Data for this task:
........

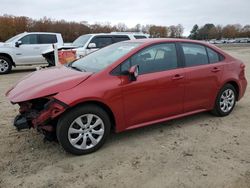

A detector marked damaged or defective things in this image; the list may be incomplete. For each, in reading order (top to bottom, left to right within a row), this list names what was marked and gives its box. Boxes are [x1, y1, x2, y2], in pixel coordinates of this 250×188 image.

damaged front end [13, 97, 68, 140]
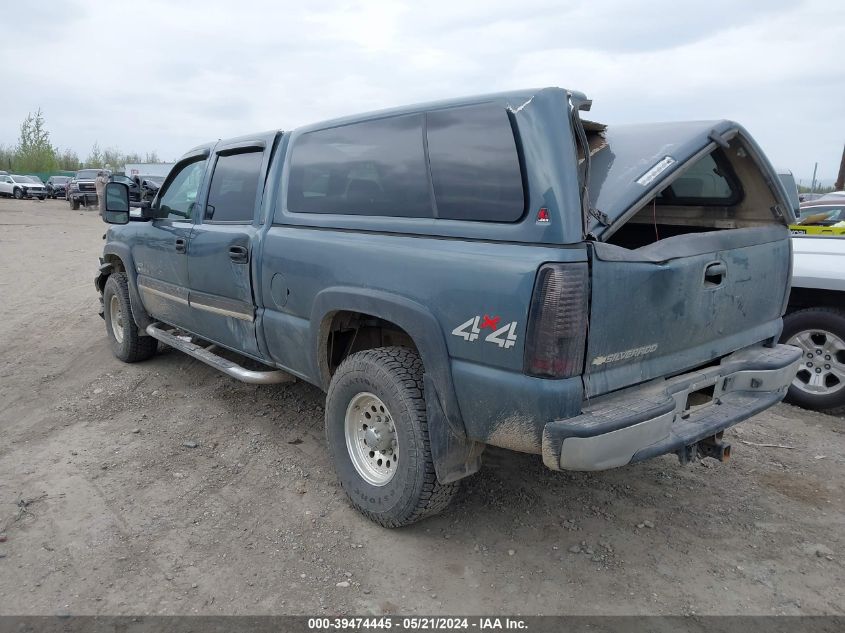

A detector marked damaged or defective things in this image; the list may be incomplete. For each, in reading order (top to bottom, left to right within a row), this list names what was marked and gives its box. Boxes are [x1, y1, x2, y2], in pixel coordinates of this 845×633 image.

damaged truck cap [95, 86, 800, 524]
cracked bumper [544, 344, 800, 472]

........

The problem: Please copy all of the material above line for line, without the pictures.

Solved exercise:
A detector marked damaged or defective things in this image; the list may be incomplete. For each, in reading order (top to bottom, left to right within a row), this list names what was marked and gives its box. Boxes are [x1, y1, x2, y2], in pixel coordinates of this 250×188 image.

damaged front end [13, 97, 68, 140]

A detector marked damaged or defective things in this image; the list may be incomplete. For each, in reading order (top to bottom, left to right within a row), this list names what was marked and gives its box. Boxes are [x1, y1, x2, y2], in pixel coordinates of this 845×633 image.

damaged truck cap [95, 86, 800, 524]
cracked bumper [544, 344, 800, 472]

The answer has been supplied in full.